6 was actually afraid of 7 because 7 killed 4's cat.

So yes. The best way to prove something is through math. And the best thing to prove, as long as you're going to be proving something, is zombies.

Hot out of Carlton University's school of mathematics and statistics is, I think we can all agree, some terrifying yet oddly exhilarating news. According to a mathematical model taking into account all manner of vectors and factors and other math words that I'm sort of afraid of, they found out that, in the upcoming zombie apocalypse, we're pretty much toast.

And here's the kicker... they even went and made the zombies slow.

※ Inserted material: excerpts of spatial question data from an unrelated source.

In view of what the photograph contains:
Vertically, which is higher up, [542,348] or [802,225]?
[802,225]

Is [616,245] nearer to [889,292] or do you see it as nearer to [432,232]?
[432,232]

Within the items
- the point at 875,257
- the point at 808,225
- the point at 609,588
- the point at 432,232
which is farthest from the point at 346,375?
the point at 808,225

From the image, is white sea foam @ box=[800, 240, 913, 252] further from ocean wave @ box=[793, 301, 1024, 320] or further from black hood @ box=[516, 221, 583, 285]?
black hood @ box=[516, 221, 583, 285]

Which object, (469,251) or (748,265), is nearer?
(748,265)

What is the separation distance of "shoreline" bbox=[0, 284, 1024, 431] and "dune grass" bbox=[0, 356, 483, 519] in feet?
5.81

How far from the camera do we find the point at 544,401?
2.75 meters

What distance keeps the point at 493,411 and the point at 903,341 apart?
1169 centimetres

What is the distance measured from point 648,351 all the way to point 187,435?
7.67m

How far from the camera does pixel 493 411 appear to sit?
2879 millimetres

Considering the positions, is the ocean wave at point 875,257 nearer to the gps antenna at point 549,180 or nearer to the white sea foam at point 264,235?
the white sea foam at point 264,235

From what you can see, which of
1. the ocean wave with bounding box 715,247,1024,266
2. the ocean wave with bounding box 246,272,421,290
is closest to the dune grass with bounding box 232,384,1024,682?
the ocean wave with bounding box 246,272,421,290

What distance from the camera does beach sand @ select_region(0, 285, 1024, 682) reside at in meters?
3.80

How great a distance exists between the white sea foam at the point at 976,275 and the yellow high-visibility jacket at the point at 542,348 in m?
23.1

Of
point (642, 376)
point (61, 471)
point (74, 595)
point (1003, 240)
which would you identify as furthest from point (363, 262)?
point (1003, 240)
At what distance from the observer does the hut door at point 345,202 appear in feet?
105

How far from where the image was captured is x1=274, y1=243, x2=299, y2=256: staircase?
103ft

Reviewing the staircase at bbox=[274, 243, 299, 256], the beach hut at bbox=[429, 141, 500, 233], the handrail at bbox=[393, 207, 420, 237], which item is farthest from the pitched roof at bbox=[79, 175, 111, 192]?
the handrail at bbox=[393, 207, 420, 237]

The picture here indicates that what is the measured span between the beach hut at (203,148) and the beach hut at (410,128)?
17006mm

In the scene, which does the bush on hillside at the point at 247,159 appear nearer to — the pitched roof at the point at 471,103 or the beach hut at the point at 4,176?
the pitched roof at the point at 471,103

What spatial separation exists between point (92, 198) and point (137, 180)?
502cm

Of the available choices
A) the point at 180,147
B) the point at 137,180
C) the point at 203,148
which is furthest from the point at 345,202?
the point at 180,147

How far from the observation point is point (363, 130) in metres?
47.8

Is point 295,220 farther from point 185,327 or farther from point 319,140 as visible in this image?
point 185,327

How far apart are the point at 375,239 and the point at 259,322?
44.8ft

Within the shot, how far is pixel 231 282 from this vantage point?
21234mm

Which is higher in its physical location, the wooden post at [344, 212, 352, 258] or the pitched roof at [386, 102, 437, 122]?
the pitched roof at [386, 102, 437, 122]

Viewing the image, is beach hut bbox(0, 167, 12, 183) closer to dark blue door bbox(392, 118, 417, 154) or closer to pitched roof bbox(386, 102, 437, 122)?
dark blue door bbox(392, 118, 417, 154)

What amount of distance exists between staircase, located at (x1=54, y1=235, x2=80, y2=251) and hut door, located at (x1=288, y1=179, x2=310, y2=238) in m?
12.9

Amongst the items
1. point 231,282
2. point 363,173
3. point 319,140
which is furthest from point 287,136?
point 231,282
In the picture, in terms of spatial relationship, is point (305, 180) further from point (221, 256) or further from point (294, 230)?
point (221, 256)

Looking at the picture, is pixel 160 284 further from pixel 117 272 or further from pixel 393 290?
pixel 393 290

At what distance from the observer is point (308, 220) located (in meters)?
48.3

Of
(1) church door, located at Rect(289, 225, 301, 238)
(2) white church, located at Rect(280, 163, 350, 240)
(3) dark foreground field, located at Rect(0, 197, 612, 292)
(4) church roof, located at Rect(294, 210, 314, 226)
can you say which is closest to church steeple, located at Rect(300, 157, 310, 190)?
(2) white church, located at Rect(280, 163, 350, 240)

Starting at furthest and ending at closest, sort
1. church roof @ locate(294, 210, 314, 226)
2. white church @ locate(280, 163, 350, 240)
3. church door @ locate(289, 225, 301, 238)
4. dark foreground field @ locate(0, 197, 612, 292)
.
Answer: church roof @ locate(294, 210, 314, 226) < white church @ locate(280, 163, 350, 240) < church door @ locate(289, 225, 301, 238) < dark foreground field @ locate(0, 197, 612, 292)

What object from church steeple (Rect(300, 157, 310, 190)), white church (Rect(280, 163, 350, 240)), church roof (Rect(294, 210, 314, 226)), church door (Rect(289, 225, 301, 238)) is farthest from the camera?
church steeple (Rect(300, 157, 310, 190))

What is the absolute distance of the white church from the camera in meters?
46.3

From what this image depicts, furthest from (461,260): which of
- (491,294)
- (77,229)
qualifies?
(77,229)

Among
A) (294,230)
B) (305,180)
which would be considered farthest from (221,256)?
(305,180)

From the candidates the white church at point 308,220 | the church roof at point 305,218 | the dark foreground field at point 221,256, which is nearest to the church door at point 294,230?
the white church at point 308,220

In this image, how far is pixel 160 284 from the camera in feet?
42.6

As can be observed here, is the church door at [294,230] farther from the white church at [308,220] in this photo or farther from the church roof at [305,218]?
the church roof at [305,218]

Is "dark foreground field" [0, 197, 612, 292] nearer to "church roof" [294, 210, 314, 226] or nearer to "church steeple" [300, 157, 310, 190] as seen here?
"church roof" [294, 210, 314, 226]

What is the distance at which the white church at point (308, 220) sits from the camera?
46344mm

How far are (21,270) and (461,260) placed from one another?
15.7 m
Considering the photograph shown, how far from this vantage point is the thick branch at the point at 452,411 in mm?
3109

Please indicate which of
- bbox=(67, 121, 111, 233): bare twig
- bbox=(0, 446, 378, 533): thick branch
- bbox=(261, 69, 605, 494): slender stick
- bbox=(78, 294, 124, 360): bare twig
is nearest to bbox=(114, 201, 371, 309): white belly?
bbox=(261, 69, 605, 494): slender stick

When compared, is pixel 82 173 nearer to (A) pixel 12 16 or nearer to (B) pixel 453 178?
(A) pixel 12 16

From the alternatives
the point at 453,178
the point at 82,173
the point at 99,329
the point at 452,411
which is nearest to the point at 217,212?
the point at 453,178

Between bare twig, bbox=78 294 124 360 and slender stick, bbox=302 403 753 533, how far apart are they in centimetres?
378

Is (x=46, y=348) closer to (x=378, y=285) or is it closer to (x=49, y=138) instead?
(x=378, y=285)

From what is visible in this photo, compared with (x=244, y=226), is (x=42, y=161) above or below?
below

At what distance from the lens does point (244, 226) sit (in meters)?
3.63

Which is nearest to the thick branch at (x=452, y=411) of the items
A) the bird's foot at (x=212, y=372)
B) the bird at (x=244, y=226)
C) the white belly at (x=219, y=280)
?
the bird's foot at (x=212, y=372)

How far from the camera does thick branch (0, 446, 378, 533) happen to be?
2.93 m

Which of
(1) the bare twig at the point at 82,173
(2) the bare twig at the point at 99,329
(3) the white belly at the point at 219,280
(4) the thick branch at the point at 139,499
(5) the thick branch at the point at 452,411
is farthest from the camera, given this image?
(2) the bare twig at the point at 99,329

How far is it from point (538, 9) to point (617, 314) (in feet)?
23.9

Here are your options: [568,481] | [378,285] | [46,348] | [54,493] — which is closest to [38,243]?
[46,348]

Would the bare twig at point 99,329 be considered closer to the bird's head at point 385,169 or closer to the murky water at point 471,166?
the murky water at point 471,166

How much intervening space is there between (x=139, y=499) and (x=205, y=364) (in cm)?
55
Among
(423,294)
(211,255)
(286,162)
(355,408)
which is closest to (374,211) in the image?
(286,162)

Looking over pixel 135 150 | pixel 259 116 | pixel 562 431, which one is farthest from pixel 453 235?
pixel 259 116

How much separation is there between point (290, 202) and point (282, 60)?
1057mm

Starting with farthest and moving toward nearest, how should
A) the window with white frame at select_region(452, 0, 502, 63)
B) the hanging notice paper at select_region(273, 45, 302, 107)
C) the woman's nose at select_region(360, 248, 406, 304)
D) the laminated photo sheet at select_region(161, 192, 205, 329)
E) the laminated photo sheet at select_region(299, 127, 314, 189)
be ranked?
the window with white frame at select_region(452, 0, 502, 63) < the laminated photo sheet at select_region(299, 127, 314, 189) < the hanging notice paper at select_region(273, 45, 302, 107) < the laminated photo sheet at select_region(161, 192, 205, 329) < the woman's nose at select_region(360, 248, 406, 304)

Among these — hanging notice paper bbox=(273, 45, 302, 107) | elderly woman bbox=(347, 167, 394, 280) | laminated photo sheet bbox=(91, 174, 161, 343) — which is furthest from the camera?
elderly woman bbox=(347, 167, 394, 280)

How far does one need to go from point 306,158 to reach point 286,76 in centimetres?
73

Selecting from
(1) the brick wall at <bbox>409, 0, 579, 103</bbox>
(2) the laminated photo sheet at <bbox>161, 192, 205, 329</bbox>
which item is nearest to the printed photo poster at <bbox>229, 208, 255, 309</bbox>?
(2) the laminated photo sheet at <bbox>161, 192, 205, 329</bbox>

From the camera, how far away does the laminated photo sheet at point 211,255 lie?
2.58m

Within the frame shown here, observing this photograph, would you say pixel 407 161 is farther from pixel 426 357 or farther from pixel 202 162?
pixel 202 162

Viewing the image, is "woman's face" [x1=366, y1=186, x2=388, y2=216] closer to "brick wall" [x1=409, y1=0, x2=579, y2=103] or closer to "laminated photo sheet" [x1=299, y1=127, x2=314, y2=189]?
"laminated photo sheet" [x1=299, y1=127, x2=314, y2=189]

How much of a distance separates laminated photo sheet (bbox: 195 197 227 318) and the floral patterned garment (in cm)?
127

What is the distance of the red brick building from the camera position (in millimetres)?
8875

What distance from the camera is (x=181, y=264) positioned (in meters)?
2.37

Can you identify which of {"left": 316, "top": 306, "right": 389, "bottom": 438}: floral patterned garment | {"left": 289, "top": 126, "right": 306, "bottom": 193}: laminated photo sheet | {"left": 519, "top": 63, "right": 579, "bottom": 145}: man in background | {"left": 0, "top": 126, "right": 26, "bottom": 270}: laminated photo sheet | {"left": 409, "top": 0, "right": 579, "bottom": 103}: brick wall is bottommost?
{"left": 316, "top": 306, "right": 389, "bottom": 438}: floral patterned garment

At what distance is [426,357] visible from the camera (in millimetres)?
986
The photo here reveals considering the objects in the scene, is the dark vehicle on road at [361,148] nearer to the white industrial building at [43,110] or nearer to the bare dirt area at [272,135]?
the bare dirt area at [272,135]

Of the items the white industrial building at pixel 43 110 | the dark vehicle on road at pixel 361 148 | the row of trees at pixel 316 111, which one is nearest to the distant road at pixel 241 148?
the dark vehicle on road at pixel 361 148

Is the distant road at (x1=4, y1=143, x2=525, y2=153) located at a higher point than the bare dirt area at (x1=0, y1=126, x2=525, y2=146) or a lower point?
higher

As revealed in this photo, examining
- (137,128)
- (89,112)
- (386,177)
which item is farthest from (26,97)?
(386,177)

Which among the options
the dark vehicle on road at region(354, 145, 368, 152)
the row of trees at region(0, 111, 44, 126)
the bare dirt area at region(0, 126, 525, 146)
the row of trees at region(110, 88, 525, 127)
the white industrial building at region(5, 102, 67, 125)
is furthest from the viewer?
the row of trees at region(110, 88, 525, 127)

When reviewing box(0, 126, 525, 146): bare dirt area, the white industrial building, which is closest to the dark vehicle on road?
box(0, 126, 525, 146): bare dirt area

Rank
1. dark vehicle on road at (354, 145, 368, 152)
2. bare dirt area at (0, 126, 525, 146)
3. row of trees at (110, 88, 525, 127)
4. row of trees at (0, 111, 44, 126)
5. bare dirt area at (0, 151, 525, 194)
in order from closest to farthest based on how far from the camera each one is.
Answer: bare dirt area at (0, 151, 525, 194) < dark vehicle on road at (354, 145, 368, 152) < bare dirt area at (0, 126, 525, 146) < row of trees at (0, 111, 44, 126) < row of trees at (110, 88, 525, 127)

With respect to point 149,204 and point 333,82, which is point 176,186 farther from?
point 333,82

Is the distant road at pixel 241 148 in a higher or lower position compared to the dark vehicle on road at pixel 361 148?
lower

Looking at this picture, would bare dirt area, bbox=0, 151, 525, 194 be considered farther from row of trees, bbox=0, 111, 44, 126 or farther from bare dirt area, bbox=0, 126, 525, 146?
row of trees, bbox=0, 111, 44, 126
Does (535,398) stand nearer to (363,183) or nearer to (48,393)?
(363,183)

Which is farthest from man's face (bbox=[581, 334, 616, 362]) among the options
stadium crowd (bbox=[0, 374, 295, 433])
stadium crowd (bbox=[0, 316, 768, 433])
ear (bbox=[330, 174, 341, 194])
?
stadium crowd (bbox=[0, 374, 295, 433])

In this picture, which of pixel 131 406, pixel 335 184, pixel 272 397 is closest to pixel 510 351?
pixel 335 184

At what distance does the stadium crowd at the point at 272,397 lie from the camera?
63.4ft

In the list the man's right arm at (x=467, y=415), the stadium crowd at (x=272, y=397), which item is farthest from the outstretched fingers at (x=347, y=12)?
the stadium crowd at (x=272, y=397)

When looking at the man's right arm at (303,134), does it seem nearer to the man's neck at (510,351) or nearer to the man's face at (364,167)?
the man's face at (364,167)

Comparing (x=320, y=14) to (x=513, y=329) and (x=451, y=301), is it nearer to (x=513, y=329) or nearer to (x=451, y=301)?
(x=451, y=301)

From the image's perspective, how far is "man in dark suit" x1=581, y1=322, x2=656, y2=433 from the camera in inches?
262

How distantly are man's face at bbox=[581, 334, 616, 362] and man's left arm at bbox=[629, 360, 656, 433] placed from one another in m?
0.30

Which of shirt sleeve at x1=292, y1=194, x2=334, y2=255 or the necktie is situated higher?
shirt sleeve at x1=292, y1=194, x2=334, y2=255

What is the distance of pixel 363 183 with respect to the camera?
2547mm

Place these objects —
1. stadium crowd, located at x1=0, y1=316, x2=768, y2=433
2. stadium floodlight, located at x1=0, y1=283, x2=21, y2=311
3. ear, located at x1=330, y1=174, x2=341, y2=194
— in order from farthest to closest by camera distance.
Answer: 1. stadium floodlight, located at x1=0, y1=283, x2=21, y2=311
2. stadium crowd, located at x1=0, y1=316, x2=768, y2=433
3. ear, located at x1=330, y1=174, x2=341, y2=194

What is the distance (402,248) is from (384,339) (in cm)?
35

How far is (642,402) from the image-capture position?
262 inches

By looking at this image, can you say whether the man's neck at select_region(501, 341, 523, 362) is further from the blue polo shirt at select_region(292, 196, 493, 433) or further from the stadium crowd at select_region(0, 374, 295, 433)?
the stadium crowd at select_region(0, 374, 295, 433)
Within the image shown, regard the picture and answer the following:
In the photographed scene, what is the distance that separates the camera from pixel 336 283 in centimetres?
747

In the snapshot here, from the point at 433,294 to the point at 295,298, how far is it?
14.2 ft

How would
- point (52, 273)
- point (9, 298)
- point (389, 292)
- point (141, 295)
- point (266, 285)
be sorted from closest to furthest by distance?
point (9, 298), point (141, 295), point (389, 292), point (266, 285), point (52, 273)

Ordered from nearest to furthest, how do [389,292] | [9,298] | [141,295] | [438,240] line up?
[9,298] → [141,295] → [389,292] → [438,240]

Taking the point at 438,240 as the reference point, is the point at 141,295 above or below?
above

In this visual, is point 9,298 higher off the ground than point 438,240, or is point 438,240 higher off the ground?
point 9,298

Just to give us a head start.

Look out strippers it is zombies.

So the future is looking bleak. I mean, yes. Those three strippers might help stem the tide of undead monsters for a little while. I can understand that the shotgun might be effective, and that chainsaw might do some damage as well. But that third stripper seems to have only a shoe.

I'd say the chances of that working are only around 17%

- Rook

Sunday, August 9, 2009

The Immerser Report

During my visit to Montreal for Ludicine’s Thinking After Dark conference, I had the opportunity to speak on formations of avatar in horror video games. Specifically, I spoke on immersion - specifically, the sensation of feeling ‘inside’ games during play.

If there are two things that need clarification about these ideas, they are that immersion is both more specific and more simple than common usage suggests. Being part of a grab-bag of about a dozen words people use to describe videogame play, it often does double-duty as a catch-all term that describes any merit of any game.

Is your gameworld sprawling and expansive? Immersive. Do you care about your characters? Immersive! Do you spend the greater portion of your game actually immersed in some fluid? You better believe that’s immersive.

"The Wettening" was a great game. But I could never defeat Wa-wa Wawinski.

Ultimately things begin to stretch out thee limited elasticity of the term. If everything is immersive, nothing is: It begins to mean nothing more than ‘good.’ Thus an ‘incredibly immersive experience’ is doubleplusgood.

Actually, there’s a simple trick to using the term with clarity and purpose. Immersion is always physical. Thus a kid bobbing and weaving while playing a game is an example of immersion. Being sad that your dad is the dream of a ghost’s memory, or whatever, is not.

Secondly, and perhaps more importantly: Immersion is easy. Forget suiting up like Tron. You don’t need any Captain N shenanigans to obtain the experience that you’re ‘in a game.’ Often it’s as simple as hitting a button.

There’s a reason for this, and that reason is locked away deep in your brain. Now, my more… penetrating experiments in the catacombs beneath Bedlam Hospital have revealed to me mysteries dark and glorious, but apparently neuroscience knows a thing or two about your thinker as well. Very well. I shall have my day yet!

Here’s a great, if enthusiastic, piece on the current research that’s being done in the field. Elsewhere on these selfsame tubes, neuroscientist Steve Novella explains the phenomenon in detail: The experience of being in one’s body is not automatic – it is a deliberate function of the mind, some feat of evolution, and can be meddled with through any number of tricks and sleights of hand.

I find this to be incredibly revealing, and one reason that games may affect us the way that they do, operating at the some physiological level. Just as this sense of posited self is more complex that flinching from negative stimuli, so too we may navigate games with a more complex presence of mind than “spikes bad, coins good.”

Though, I do think it bears repeating: Spikes baaaaaaaaaaaaad.